Thursday, August 2, 2012
Teddy Bear Invasion Upsets a Regime!
A couple of the 879 Teddy Bears parachuting into Belarus
The eight hundred and seventy nine teddy bears were strapped in for the flight of their lives. Ensconced in a small light aircraft, set to take off from Pociunai airfield in Southern Lithuania - destination: Belarus. The home of the world's "last dictator", President Alexander Lukashenko. The stunt, masterminded by two radical Swedes - Thomas Mazetti and Hannah Frey - was to accomplish two objectives: 1) show that Belarus airspace was not impenetrable, and 2) dispatch freedom messages in Russian and English (using small signs attached to the bears) as they landed.

▶ Data section

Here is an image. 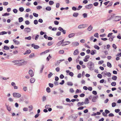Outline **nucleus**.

▶ Exercise brief
Please reproduce the teddy bear post in full, word for word, from its date to its last sentence.

▶ Solution for this exercise
Thursday, August 2, 2012
Teddy Bear Invasion Upsets a Regime!
A couple of the 879 Teddy Bears parachuting into Belarus
The eight hundred and seventy nine teddy bears were strapped in for the flight of their lives. Ensconced in a small light aircraft, set to take off from Pociunai airfield in Southern Lithuania - destination: Belarus. The home of the world's "last dictator", President Alexander Lukashenko. The stunt, masterminded by two radical Swedes - Thomas Mazetti and Hannah Frey - was to accomplish two objectives: 1) show that Belarus airspace was not impenetrable, and 2) dispatch freedom messages in Russian and English (using small signs attached to the bears) as they landed.